⚙️

CI/CD Setup for Databricks

Jul 10, 2025

Overview

This lecture explains how to set up Continuous Integration and Continuous Deployment (CI/CD) for Databricks using Azure DevOps, covering repo setup, branching, pipelines, and deployment automation.

Prerequisites & Setup

  • Ensure you have Databricks and Azure DevOps accounts with matching user IDs.
  • Create a new Azure DevOps project where code will be stored and managed.
  • Initialize a repository in Azure DevOps (Repos section).
  • In Databricks, access Repos to integrate with Azure DevOps.

Linking Databricks Repos with Azure DevOps

  • Use "Add Repo" in Databricks to link your development space with an Azure DevOps repository via the Git repository URL.
  • Pull the latest code from Azure DevOps to your Databricks environment for development.
  • After making changes in Databricks, commit and push code back to Azure DevOps.

Branching & Pull Requests

  • Create feature branches in Azure DevOps for individual development tasks.
  • Developers push changes to feature branches, then create pull requests to merge into the main branch.
  • Pull requests are reviewed and approved before merging; delete feature branches after merging to avoid clutter.

CI/CD Pipeline Creation

  • Create a YAML pipeline in Azure DevOps for automation.
  • The pipeline process:
    • Pulls the latest code and creates an artifact.
    • Uses Databricks CLI for workspace operations.
    • Connects to Databricks using a host URL and token (stored in Azure DevOps variable groups).
    • Deletes old files from the target folder (e.g., 'release') and imports updated artifacts.
  • Define triggers in the pipeline YAML to run on changes to the main branch.

Automating Deployments

  • On each push to the main branch, the pipeline updates the 'release' folder in Databricks with the latest code.
  • Only necessary files (e.g., .py) are included using an artifact ignore file.
  • The updated release folder content can be used for job scheduling in Databricks.

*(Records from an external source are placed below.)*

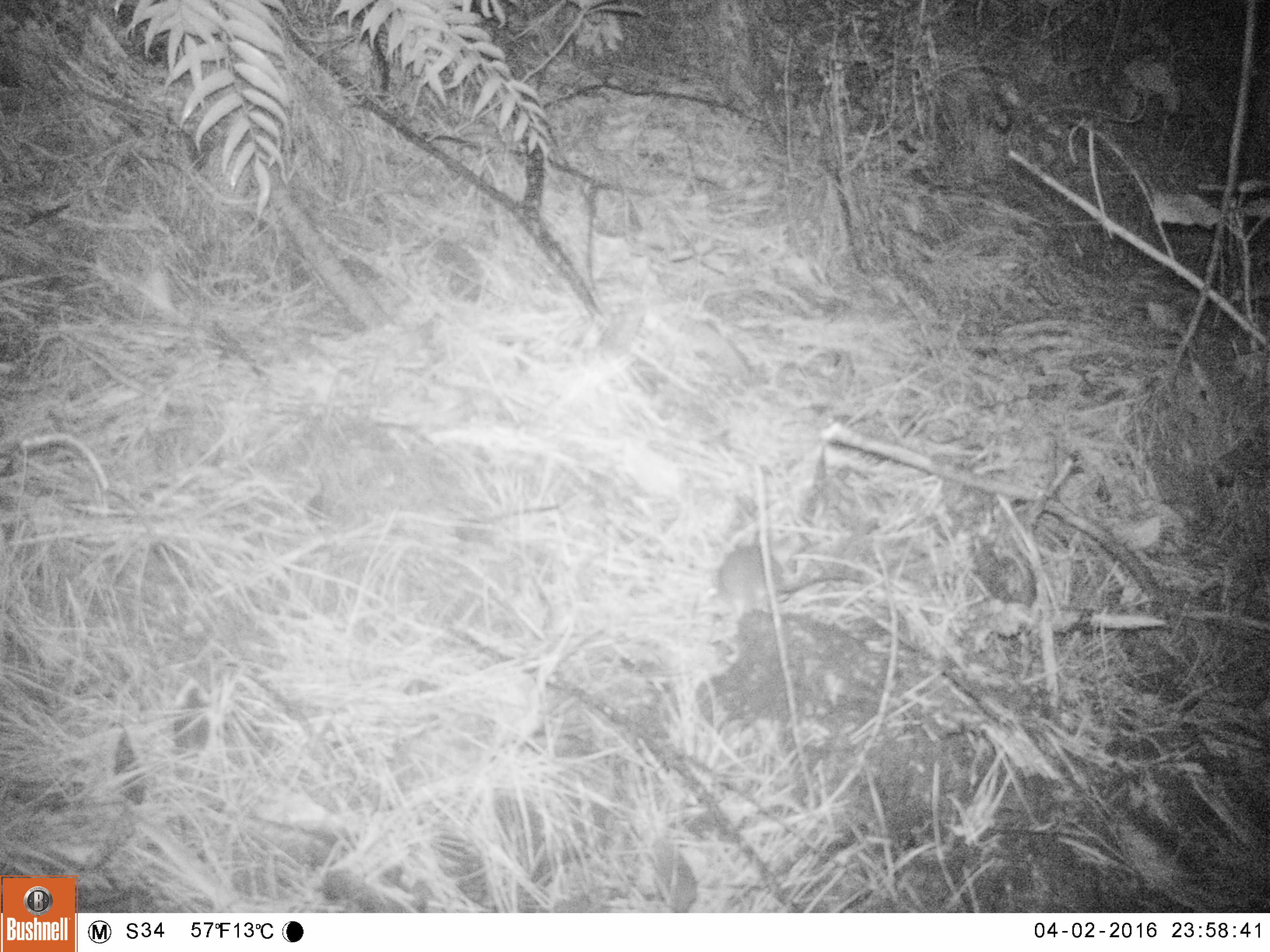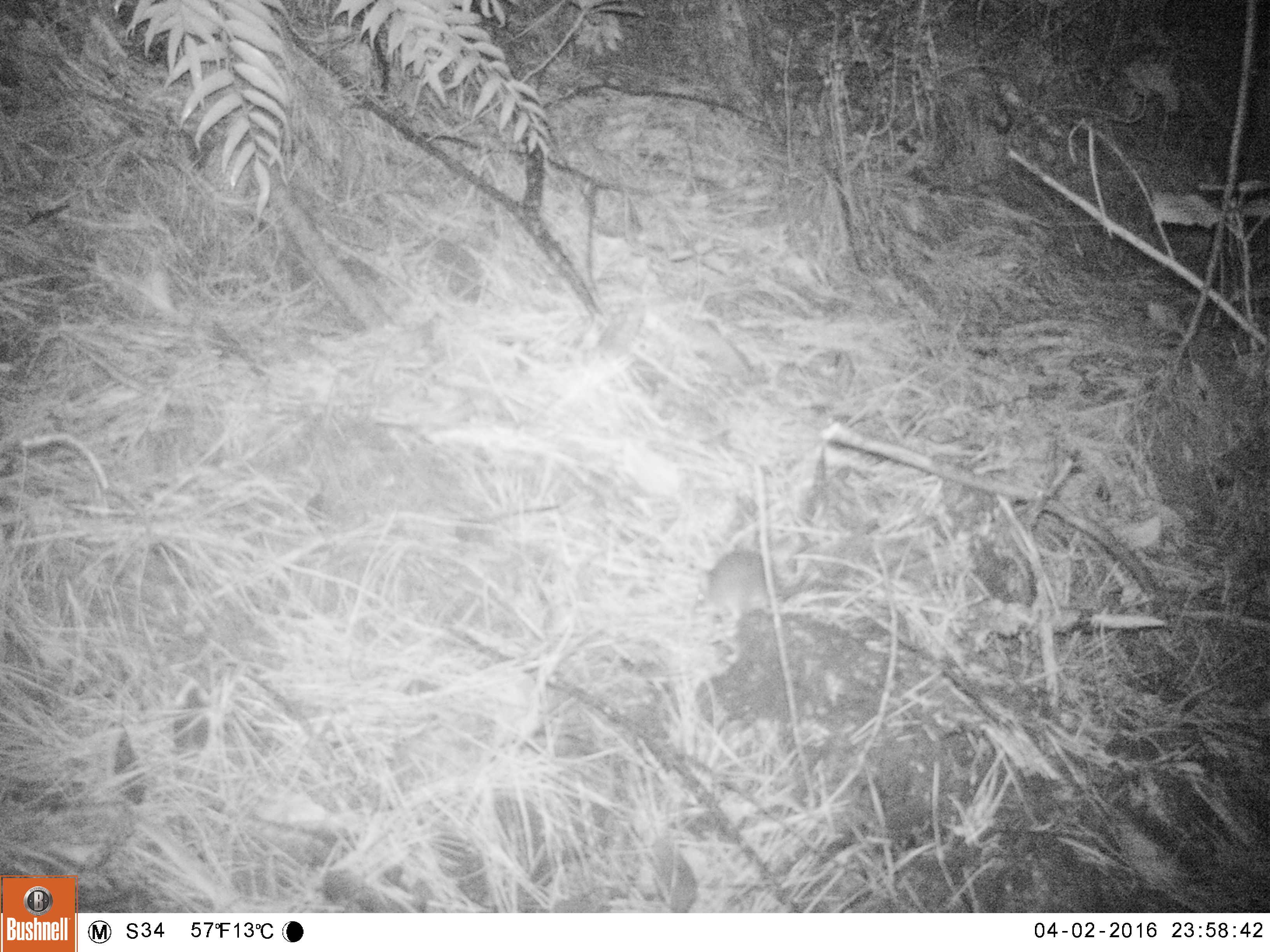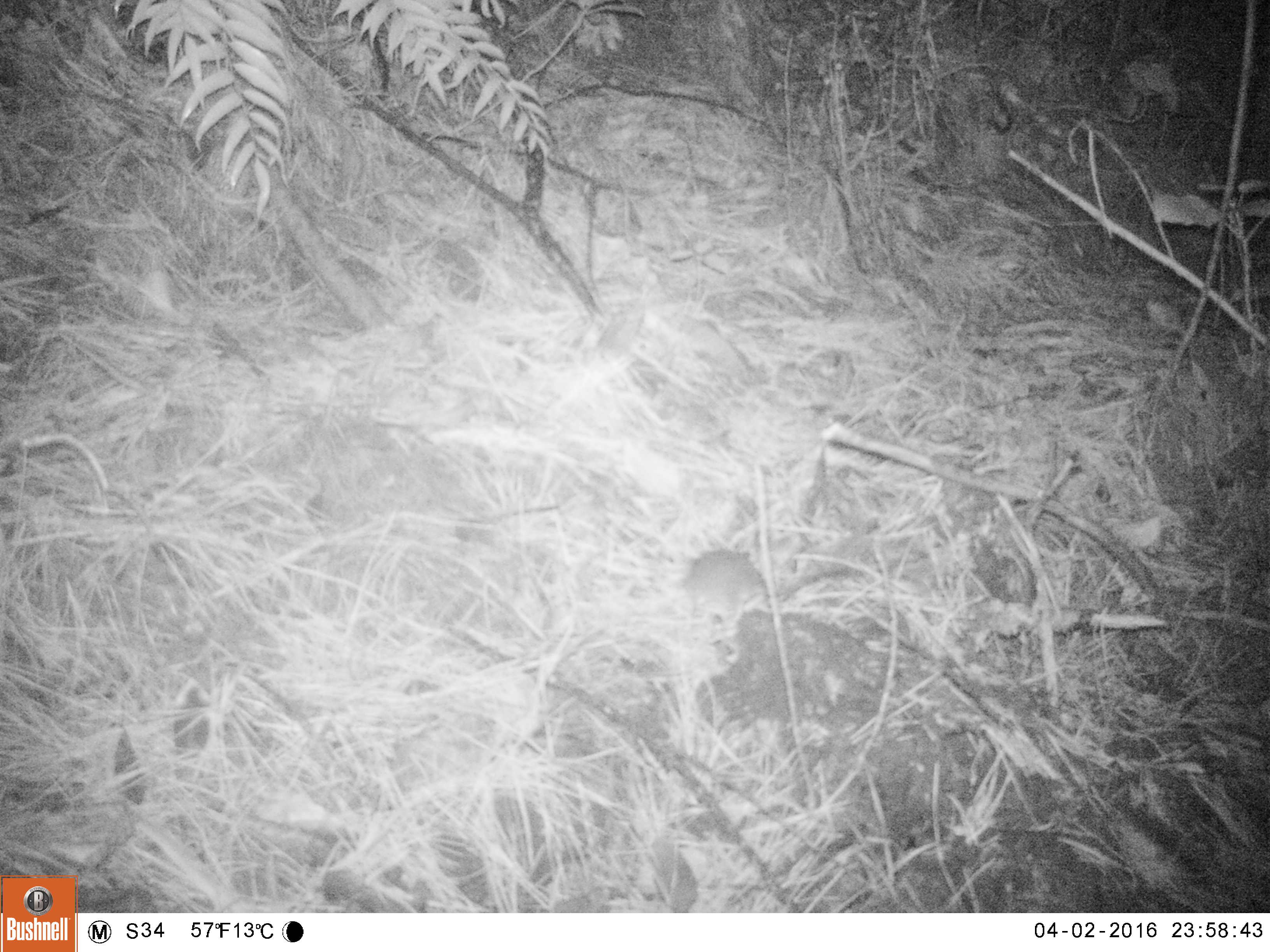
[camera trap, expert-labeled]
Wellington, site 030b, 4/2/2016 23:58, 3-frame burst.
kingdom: Animalia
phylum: Chordata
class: Mammalia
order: Rodentia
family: Muridae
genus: Rattus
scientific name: Rattus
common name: rat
Rat (Rattus).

Error Handling & Best Practices

  • If errors occur while pushing, check the workspace settings for authorized Git repository restrictions.
  • Always pull the latest code before pushing changes to avoid conflicts.
  • Regularly clean up branches after merging to maintain a tidy repository.

Key Terms & Definitions

  • Databricks — A cloud-based data analytics and engineering platform.
  • Azure DevOps — Microsoft's suite for development collaboration, version control, and CI/CD.
  • Repo (Repository) — A storage location for code and versioned files.
  • Artifact — A bundle of code/files generated during pipeline execution for deployment.
  • Pipeline (YAML) — An automated workflow defined as code to build, test, and deploy changes.
  • Pull Request (PR) — A request to merge code from one branch into another, often reviewed by peers.

Action Items / Next Steps

  • Set up Azure DevOps and Databricks accounts if not already done.
  • Integrate Databricks with your Azure DevOps repository.
  • Create and configure your YAML CI/CD pipeline with proper variables and triggers.
  • Test code commits and monitor automated deployments to Databricks.